Militer pour un organisme qui défend les droits des francophones n’est pas toujours facile, surtout en situation minoritaire. Le caractère est souvent mis à rude épreuve et les tensions montent fréquemment d’un cran surtout lors des étapes de restructuration. Divergences d’opinions, visions opposées, prises de bec sont des facteurs qui amènent souvent les gens à repenser leur bénévolat dans des groupes de la sorte.

Démissions
Représentante du Centre de santé de l’Estrie et membre de l’ACFO depuis 2 ans, Mme Gilmore a tiré sa révérence à la suite d’un changement d’emploi. En effet, jusqu’à récemment travailleuse communautaire pour le Centre de santé de l’Estrie, Karen a trouvé un emploi similaire mais beaucoup près de sa demeure soit à Rockland. «J’ai bien aimé ma participation à l’ACFO mais des raisons professionnelles m’amènent à donner ma démission. Je souhaite longue vie à l’organisme et bon courage aux personnes qui demeurent au conseil d’administration», écrivait cette dernière dans une lettre envoyée au président de l’ACFO, M. Jules Bourdon.

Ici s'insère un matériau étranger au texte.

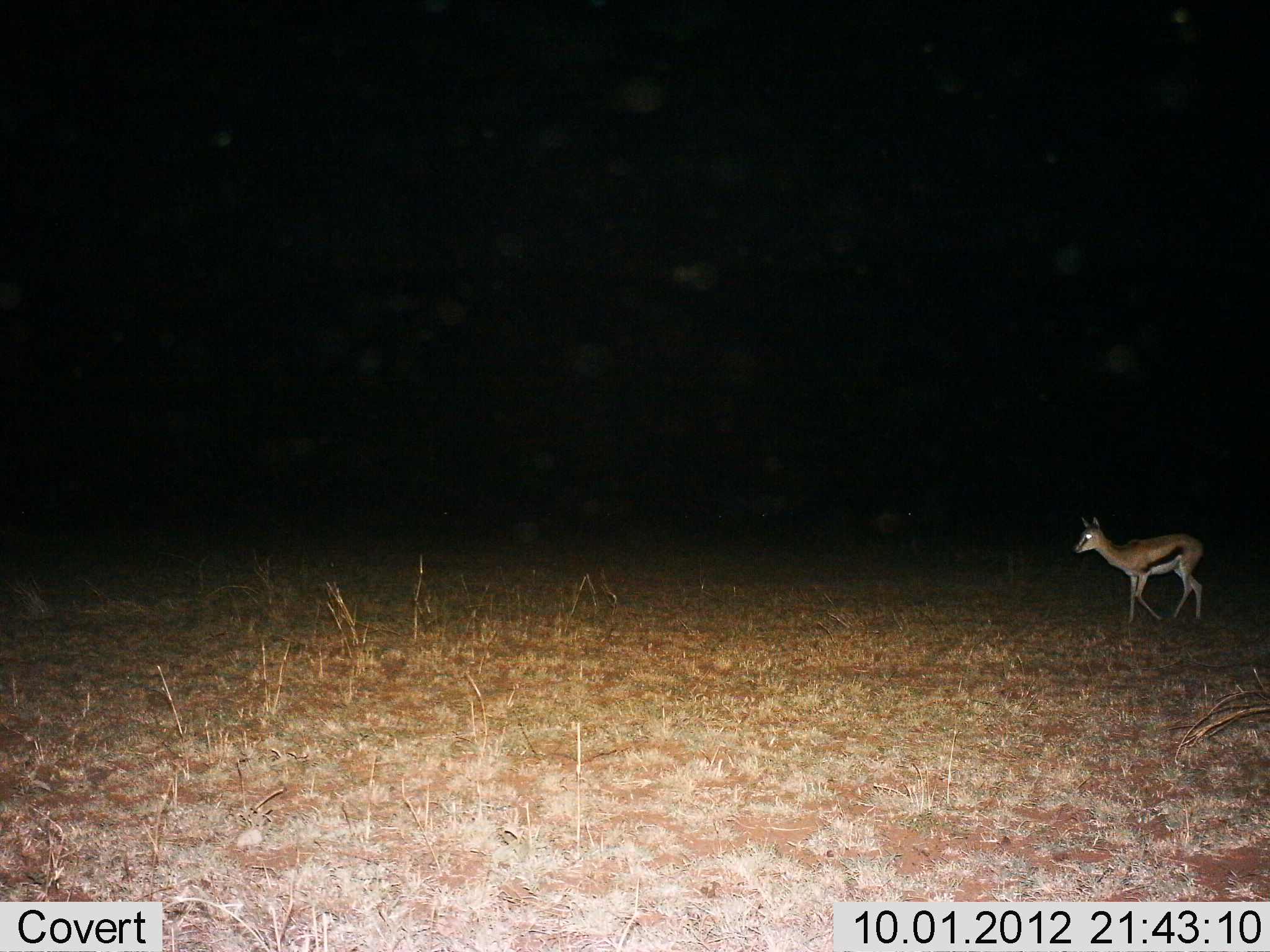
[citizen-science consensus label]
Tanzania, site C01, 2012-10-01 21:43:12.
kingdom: Animalia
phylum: Chordata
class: Mammalia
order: Artiodactyla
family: Bovidae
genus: Eudorcas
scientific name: Eudorcas thomsonii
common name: thomson's gazelle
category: gazellethomsons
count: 1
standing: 30%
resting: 0%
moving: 70%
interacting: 0%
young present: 0%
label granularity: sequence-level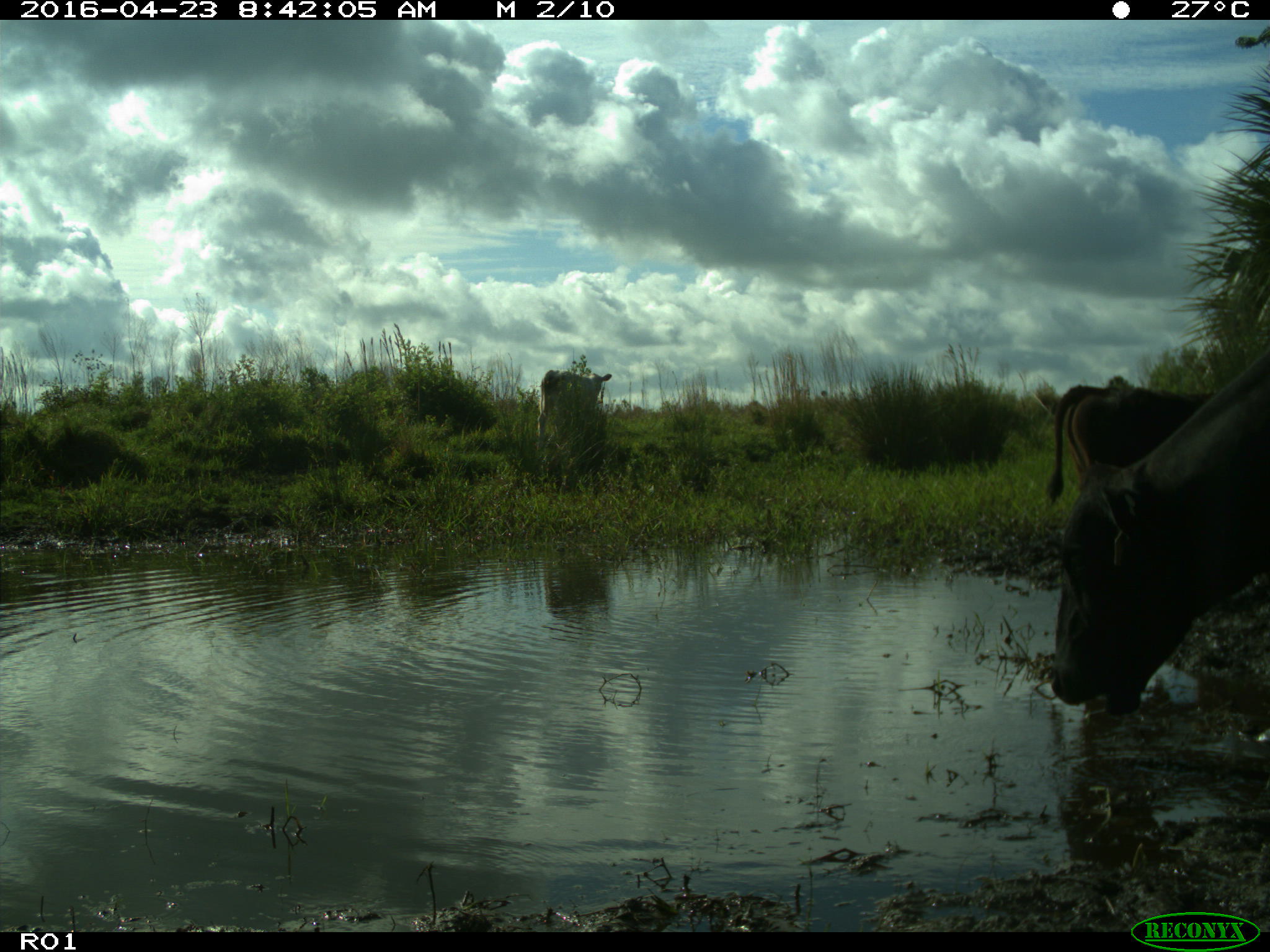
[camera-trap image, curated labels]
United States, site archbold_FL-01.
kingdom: Animalia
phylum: Chordata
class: Mammalia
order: Artiodactyla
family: Bovidae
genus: Bos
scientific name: Bos taurus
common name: domestic cow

De son côté, le départ du vieux routier du monde communautaire, Jean Bédard, n’est pas survenu dans d’aussi bonnes conditions. Souvent à couteaux tirés avec le président Bourdon, M. Bédard songeait à démissionner depuis un bon bout de temps. «Quand tu donnes de ton temps bénévolement et que tu n’arrives pas à avoir un certaine forme de respect alors tu songes à aller voir ailleurs. Moi, je me suis toujours impliqué pour faire avancer les choses mais quand des gens ne sont pas sur la même longueur d’onde, ça ne sert à rien de s’accrocher», expliquait ce dernier.

Il est évident que ces deux départs laissent un trou béant dans la structure de l’organisme. Déjà pas bien nombreux, les membres du conseil d’administration devront redoubler d’ardeur pour colmater la brèche créée par ces deux démissions.

Arrivée et recrutement
Relevant le défi, les membres restants de l’ACFO n’ont pas lésiné longtemps repêchant l’une des femmes les plus connues dans la communauté francophone, Lise Piette. Secrétaire-réceptionniste du Journal de Cornwall, Mme Piette a milité longtemps pour le fait français. Membre de plusieurs groupements par le passé, son apport d’expérience pour le groupe sera sûrement grandement apprécié et salutaire pour la survie de l’organisme.

Toujours en mode recrutement, les membres du Conseil d’administration espère bien recruter d’autres bénévoles d’ici peu pour siéger à la table du Conseil ou tout simplement pour faire partie de comité d’appoint pour des tâches définies.

Pour ceux et celles qui aurait le goût de s’impliquer dans la francophonie et faire avancer cette cause il reste des places à combler. En passant, l’assemblée annuelle de l’organisme aura lieu le 21 septembre prochain. «Nous espérons avoir combler nos postes d’ici cette date. Mais advenant le cas ou ne serions incapable de le faire; cette soirée sera une bonne occasion pour en apprendre un peu plus sur les rouages de la francophonie et qui sait peut-être même vous laisser tenter par l’aventure», conclut Jules Bourdon.